SOURCE PASSAGE:
Regarding what emerged on 26th January 1950 (termed as the Republic Day), the following observations throw a new light:
“As Michael Brecher, Nehru’s biographer wrote, “one of the striking features of India’s “new” Constitution is the continuity with British Indian practice. Approximately 250 Articles [out of 395 Articles] were taken either verbatim or with minor changes in phraseology from the 1935 Government of India Act, and the basic principles remained unchanged. G.D. Birla, the outstanding leader of the Indian big bourgeoisie and one of the mentors whom, as Gandhi said, “God has given me”, proudly claimed: “We have embodied large portions of the  Act, as finally passed, in the Constitution which we have framed ourselves and which shows that in it [the 1935 Act] was cast the pattern of our future plans. Happily or unhappily, the debt of the “founding fathers” to the “Charter of bondage” of 1935, and to the Cabinet Mission and Wavell, is not usually acknowledged”.16
As stated above, when the Constitution of India contained 250 Articles from the Government of India Act, 1935, which was described by Nehru as the “Charter of bondage”, and evidenced a continuity of the colonial past, more by design of the framers of the Constitution than by accident or coincidence, could we call the Constitution of India as Sovereign? and India as a Democratic Republic? Further it is important to note that Nehru had declared, “When we attain freedom, we shall have another Constituent Assembly”.17Nehru had stated elsewhere that a Constituent Assembly based on adult franchise would be convened after the transfer of power. None of these promises were kept, tragically. It was the members of the Indian Civil Service of the British Indian Government who were entrusted with the basic job of drafting the Constitution. Chief among them was Sir Benegal N. Rau,the Constitutional Adviser to the Constituent Assembly. How could such a Constitution be Sovereign?
The next riddle that confronts us is : “If we joined the Commonwealth of Nations with the King or Queen of England as its head, what kind of Independence did India have? This is a complex question and needs to be examined.

THE REQUEST: In the passage about India's Constitution, who is named as chief among the drafters of the Constitution? Rely only on the passage about India's Constitution.

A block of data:
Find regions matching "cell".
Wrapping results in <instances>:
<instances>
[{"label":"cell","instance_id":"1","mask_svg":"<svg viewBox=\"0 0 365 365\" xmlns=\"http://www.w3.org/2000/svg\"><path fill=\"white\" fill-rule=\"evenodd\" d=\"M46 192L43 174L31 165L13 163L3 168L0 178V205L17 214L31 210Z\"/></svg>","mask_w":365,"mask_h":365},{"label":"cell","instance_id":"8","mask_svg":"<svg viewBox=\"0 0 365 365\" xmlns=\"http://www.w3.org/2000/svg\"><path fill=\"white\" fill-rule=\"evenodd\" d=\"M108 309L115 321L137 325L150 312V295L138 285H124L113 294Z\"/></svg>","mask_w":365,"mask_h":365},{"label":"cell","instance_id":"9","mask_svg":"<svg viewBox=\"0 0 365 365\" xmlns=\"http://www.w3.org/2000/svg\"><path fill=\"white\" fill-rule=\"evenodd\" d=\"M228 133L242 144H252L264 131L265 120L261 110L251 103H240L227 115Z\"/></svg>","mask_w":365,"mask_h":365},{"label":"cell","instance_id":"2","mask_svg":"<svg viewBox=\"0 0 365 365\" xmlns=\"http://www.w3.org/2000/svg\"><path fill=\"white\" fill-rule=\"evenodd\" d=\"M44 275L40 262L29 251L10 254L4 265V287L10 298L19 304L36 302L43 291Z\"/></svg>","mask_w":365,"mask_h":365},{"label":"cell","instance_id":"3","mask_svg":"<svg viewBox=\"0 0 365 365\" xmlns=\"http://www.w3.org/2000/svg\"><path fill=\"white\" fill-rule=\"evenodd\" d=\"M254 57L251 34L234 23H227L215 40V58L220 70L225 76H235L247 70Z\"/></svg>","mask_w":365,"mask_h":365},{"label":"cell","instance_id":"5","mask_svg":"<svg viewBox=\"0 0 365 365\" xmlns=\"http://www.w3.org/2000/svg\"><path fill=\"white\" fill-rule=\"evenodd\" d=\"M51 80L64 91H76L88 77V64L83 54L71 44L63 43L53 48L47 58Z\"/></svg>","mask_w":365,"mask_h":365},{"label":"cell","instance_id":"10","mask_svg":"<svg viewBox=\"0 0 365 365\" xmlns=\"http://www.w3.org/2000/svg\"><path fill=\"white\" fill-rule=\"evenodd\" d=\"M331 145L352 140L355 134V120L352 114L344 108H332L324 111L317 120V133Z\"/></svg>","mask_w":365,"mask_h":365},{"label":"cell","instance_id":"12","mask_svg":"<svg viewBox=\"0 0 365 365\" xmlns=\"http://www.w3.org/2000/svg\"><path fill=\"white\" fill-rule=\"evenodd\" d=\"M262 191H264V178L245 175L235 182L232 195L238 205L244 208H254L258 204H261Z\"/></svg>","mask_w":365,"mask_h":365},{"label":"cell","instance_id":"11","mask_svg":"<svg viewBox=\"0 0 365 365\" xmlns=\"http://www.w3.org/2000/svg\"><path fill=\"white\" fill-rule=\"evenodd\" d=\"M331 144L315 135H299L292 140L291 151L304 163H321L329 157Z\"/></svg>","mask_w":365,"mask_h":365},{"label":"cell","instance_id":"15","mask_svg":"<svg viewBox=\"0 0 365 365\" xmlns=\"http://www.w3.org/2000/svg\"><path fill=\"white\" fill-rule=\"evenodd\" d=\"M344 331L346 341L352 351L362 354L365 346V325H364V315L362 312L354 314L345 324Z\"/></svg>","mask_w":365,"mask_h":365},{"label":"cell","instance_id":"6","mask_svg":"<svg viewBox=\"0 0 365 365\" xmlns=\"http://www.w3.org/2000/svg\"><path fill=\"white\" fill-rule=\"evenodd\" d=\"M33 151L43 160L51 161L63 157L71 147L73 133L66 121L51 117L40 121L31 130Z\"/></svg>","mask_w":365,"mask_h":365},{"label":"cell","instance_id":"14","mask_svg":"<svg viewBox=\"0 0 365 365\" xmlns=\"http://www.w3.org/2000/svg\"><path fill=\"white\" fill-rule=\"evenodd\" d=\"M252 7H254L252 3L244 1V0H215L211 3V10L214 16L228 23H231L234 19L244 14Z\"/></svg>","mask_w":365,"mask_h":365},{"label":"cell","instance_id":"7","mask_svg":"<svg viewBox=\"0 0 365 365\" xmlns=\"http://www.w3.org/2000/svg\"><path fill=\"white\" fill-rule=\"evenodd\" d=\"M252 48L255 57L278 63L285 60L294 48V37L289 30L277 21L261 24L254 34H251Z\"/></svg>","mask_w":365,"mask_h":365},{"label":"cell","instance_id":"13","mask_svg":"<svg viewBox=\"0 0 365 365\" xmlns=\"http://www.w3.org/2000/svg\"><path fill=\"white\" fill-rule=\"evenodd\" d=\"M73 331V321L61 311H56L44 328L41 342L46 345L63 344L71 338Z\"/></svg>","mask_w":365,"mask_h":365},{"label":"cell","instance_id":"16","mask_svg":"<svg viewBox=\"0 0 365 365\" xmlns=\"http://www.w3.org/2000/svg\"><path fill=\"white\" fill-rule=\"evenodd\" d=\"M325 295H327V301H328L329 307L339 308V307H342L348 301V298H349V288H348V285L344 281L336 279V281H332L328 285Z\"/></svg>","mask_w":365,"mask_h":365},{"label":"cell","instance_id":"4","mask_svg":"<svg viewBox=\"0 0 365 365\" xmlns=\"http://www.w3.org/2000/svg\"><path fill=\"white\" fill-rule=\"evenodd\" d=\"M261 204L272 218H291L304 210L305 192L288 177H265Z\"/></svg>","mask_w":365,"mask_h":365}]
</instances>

TASK RESULT: Sir Benegal N. Rau, the Constitutional Adviser to the Constituent Assembly.